Jakiś czas temu przeczytałam o firmie Eat Me!, która oferuje smaczne i zdrowe dania gotowe (rym niezamierzony). Jak wiadomo, lubię gotować, ale nie zawsze mam na to czas – kiedy więc dowiedziałam się, że dania tej firmy można kupić nieopodal mojego biura, wybrałam się na zakupy.

cudownej urody zdjęcie z komórki

Niestety, w ofercie sklepu na ul. Chełmskiej 9 nie znalazłam tego, na co miałam ochotę, więc wzięłam to, co było. Tu żal mogę mieć tylko do właściciela sklepu, ale piszę to celem wyjaśnienia, dlaczego zdecydowałam się na to, a nie inne danie.

Za 18.90 zł otrzymuje się zafoliowane pudełko, a w nim średniej wielkości grillowany filet z kurczaka, odrobinę masła ziołowo-czosnkowego, 2 garście gotowanych warzyw i mniej więcej pół opakowania ryżu (mieszanka basmati i dzikiego – jak widać na zdjęciu, z nadreprezentacją basmati).

Podgrzanie jest banalne, a danie – gdyby zjeść je w całości – z pewnością nasyci głodnego. Mnie jednak nie nasyciło, bo mięso ma smak tylko wtedy, kiedy ukroić kawałek pociągnięty masłem, bez tego jest kompletnie bez smaku. Warzywa są miękkie – podejrzewam, że nie da się zrobić warzyw al dente, które potem mają być podgrzewane w mikrofali.

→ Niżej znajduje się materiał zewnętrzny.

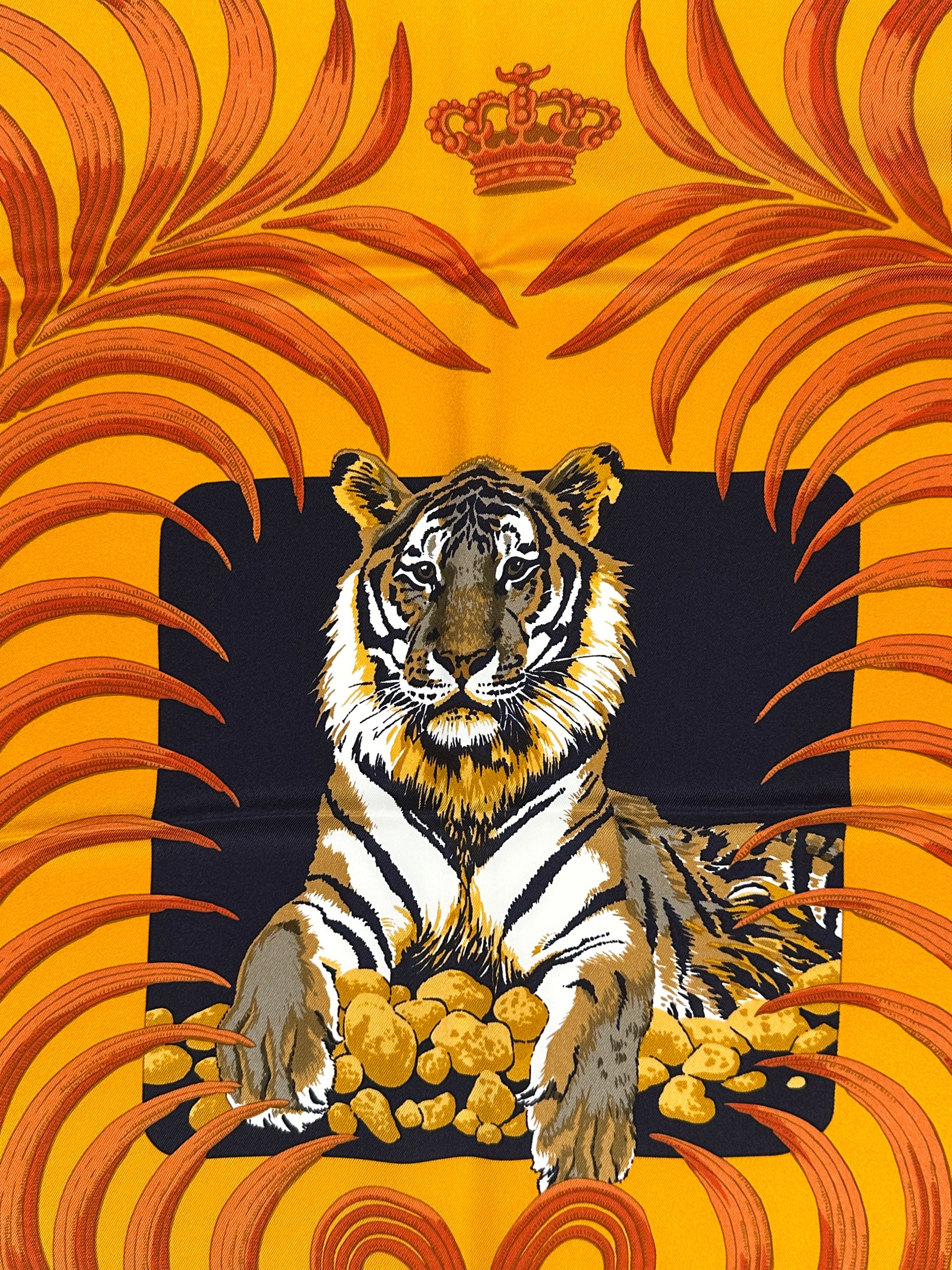 Hermès Tigre Royal 70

Najgorszy jest jednak ryż, którego jest, jak na mój gust, stanowczo za dużo. Oczywiście, z tych składników, to ryż jest najtańszy, ale skoro już płacę prawie 20 zł za danie, chciałabym posiłek zbilansowany zgodnie z zasadami zdrowotnymi, a nie – ekonomicznymi.

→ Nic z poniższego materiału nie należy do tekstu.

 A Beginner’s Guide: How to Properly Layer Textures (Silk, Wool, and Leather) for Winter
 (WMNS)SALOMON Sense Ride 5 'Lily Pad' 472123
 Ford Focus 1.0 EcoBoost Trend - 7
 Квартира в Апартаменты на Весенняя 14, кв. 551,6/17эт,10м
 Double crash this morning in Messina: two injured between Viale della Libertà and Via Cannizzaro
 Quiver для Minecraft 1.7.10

Podsumowując: obiad nie był zbyt duży (bo nie zjadłam takiej ilości ryżu), nie był też szczególnie smaczny. Za jakiś czas zrobię kolejną wycieczkę do sklepu po coś z oferty firmy (i mam nadzieję, że tym razem wybór będzie większy), ale nie robię sobie wielkich nadziei.